Karen Blixen Museum is a beautiful farmhouse where Karen Blixen, author of Out of Africa, lived between 1917 and 1931, until she left Kenya, going back to her native homeland(Denmark) after a series of personal tragedies. The farmhouse gained international fame with the release of the movie ‘Out of Africa’ an Oscar-winning film based on Karen’s an autobiography by the same title.
This wonderful museum at the foothills of Ngong hills is indicative of the white settlement in Kenya in the 19th century. The museum centerpiece was initially built on what was 4500 acres of land owned by Karen Brixen and her Husband Baron Bror.
History of Karen Blixen
The farm had been divided in such a way that 600 acres were used to grow coffee. The two ran the farm until they divorced where Karen was left to manage the farm alone. Following a series of personal tragedies, Karen went back to Denmark and sold the farmhouse to Remy Marin. During her ownership of the farm, Remy broke it into 20-acre pieces of land and sold them for development.

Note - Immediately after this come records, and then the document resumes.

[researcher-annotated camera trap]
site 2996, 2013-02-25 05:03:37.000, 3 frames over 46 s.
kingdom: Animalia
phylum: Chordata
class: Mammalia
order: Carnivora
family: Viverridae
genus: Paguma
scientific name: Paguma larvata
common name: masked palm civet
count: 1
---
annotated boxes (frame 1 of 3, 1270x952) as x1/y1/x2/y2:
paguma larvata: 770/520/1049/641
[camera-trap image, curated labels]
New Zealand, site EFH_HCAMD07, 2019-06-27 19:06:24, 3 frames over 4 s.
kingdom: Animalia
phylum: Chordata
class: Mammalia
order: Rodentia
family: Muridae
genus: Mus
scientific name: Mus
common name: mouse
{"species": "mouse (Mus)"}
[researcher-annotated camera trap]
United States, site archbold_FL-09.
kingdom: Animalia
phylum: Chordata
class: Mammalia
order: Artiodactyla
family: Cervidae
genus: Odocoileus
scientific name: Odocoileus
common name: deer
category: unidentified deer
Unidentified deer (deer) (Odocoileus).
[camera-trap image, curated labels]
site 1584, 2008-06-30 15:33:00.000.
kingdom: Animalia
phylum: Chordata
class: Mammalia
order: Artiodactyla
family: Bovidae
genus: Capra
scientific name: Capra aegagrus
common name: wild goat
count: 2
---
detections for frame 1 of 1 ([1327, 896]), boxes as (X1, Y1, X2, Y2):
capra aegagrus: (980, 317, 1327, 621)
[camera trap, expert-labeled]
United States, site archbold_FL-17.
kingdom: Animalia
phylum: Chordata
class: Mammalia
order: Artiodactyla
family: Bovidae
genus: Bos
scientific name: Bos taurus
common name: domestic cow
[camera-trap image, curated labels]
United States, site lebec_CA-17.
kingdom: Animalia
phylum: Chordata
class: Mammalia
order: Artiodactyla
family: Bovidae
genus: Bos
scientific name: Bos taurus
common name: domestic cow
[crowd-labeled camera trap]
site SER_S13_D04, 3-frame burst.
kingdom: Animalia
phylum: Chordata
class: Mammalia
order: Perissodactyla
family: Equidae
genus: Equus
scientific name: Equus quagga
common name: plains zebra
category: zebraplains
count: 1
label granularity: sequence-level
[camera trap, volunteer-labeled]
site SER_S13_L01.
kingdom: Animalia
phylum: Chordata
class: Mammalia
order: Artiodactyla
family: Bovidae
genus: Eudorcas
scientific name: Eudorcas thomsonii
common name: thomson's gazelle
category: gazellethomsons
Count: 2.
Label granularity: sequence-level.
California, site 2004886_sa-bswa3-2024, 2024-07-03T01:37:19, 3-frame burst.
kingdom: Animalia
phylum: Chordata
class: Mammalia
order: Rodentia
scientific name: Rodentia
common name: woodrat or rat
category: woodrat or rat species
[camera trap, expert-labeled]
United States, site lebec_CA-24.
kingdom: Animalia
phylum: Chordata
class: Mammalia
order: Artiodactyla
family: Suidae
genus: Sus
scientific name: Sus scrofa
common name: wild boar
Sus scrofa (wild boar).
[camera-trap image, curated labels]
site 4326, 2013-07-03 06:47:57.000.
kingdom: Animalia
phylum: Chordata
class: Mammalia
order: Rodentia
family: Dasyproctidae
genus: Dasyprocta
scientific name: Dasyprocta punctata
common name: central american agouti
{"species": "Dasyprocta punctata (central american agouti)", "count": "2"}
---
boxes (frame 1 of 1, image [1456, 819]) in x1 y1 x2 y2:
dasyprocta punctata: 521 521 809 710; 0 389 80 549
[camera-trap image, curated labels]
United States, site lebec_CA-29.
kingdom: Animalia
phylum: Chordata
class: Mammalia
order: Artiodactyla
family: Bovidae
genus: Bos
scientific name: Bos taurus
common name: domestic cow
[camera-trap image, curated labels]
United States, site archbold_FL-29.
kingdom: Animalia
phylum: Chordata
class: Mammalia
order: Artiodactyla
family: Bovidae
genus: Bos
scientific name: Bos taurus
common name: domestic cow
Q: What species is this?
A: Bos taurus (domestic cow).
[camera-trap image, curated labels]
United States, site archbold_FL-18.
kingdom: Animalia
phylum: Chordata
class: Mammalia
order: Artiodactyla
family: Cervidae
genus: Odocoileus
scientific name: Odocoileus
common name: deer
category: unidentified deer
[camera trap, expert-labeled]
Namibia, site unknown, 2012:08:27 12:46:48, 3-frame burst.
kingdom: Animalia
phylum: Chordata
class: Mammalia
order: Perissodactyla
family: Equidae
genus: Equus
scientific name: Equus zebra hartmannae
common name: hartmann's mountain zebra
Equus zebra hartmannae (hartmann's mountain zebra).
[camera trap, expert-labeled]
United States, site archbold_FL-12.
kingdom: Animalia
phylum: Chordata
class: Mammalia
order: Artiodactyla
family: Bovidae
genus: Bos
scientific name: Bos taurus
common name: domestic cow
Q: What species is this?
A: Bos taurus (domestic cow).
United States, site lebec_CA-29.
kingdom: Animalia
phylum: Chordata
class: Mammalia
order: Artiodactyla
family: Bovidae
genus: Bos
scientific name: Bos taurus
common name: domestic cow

Part of the land sold makes up for the current suburbs of Karen where affluent Kenyans live. Remy would later sell the farmhouse to a British army officer in 1935. After his death in 1953, the house was sporadically occupied until it was bought in 1964 by the Danish government and given to the Kenyan government as a gift of independence.
Why Karen Blixen is a tourist attraction
The Karen Blixen has more significance buried within its history. First, the building is of historical significance indicative of the European settlement in East Africa. Second, the museum is associated with the life of a significant person whose work was used to publish an award-winning film. The Karen Blixen serves as a tourist attraction site today with its rich history.
Its architectural design is distinctive of the 19th century. Spacious rooms, horizontal verandas, massive windows, and tiled roof was a trend in European suburbs in Nairobi. The rooms today act as dining rooms where visitors can enjoy meals and feed
The Blixen Museum was opened in 1986, by the National Museums of Kenya; to serve as a historical museum detailing the broad historical pattern of European settlement and cultivation of East Africa; and due to the distinctive characteristics of its type, period and method of construction. The house’s architecture is typical of late 19th-century bungalow architecture.